Aufwärmen gehört zum Einsingen vor der Probe mit dazu: Der gemischte Chor „TonArt“ bei einer Outdoor-Probe in der Kleingartenanlage Grumbach. Foto: Hermanowski

Abstand halten schon im Eingangsbereich, Maske tragen, Hände desinfizieren, mit dem frisch desinfizierten Kugelschreiber in die Teilnehmerliste eintragen und zum Platz geleitet werden: So sah die Vorbereitung zur diesjährigen Mitgliederversammlung des Gesangvereins Pro Musica am vergangenen Freitagabend aus, die aufgrund des großen Platz- und Abstandsbedarfs im großen Saal im Bürgerhaus abgehalten wurde.

Rund 40 Mitglieder des Vereins waren gekommen, um den Rechenschaftsbericht der Vereinsvorsitzenden Maria Albert-Damaschke zu hören und einen neuen Vorstand zu wählen.
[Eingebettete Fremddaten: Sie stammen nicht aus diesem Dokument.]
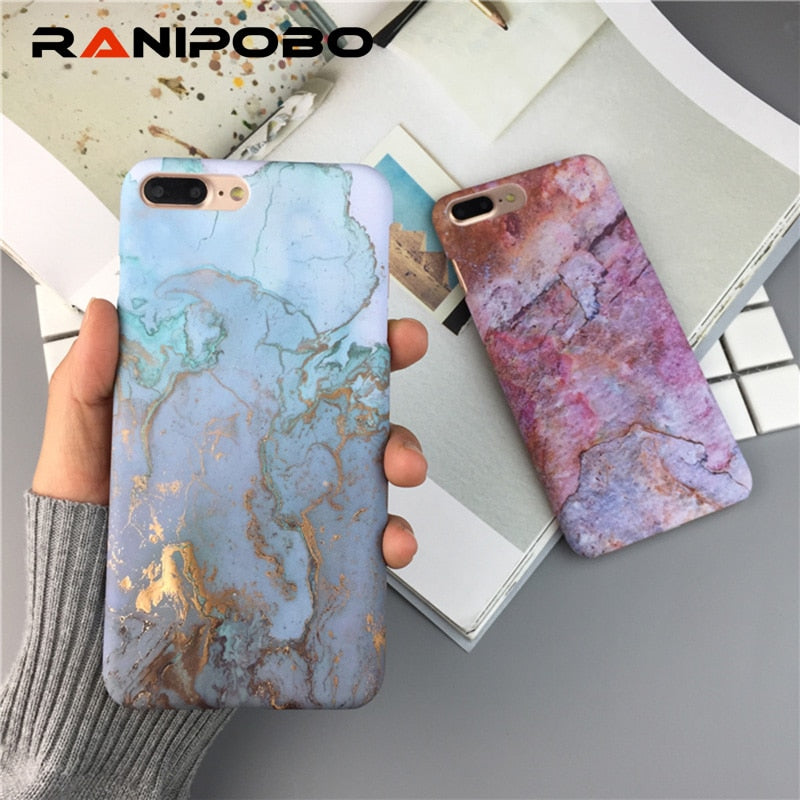 Artistic Marble Pattern iPhone Case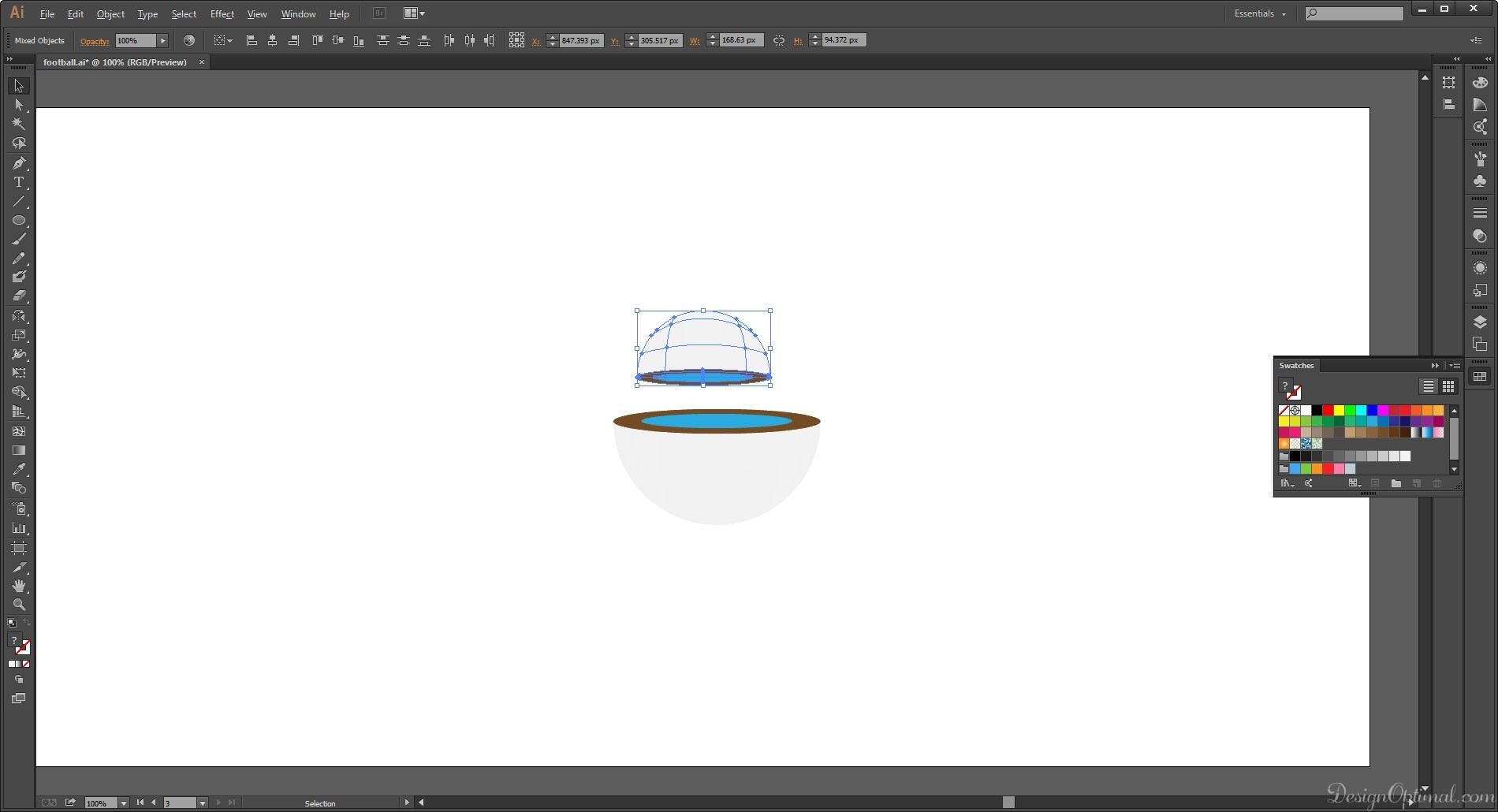 Character Design Using Adobe Illustrator : How to create a cool hover robot character using adobe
So voll mit Terminen wie das Jahr 2019 mit den drei großen Konzerten der Friedensmesse von Karl Jenkins, dem Musical „Götterolympiade“ und den zahlreichen Auftritten der Frauenchöre Dreiklang und Liedschatten auch gewesen war, so wenig gab es aus diesem Jahr in Sachen Auftritte zu berichten.

Die Vereinsvorsitzende dankte den drei Chorleitern, die schon kurz nach dem Lockdown durch Online-Proben den Kontakt mit den Chören und den Sängern untereinander aufrechterhielten und auch unter erschwerten Umständen zum Singen animierten. „Wir haben Glück mit unseren Chorleitern, dass sie so viel mit uns unternommen haben“, betonte Maria Albert-Damaschke. Sogar drei, aus den Einzelaufnahmen der Sänger zusammengebaute Video- und Tonaufnahmen sind entstanden und auf der Homepage des Vereins unter www.pro-musica-schwalbach.de zu sehen.

Auch Chorleiter Tobias Prautsch lud die Musica Kids und Teens zum Online-Singen ein und freute sich, wie schnell sich die jüngsten Sänger des Vereins an die neue Situation gewöhnten. Gemeinsam mit den Frauen von Dreiklang studierten die Kids und Teens ein Geburtstaglied anlässlich der 50-Jahr-Feier der Stadt Schwalbach ein. „Das Video dazu wird bald fertig sein“, versprach der Chorleiter.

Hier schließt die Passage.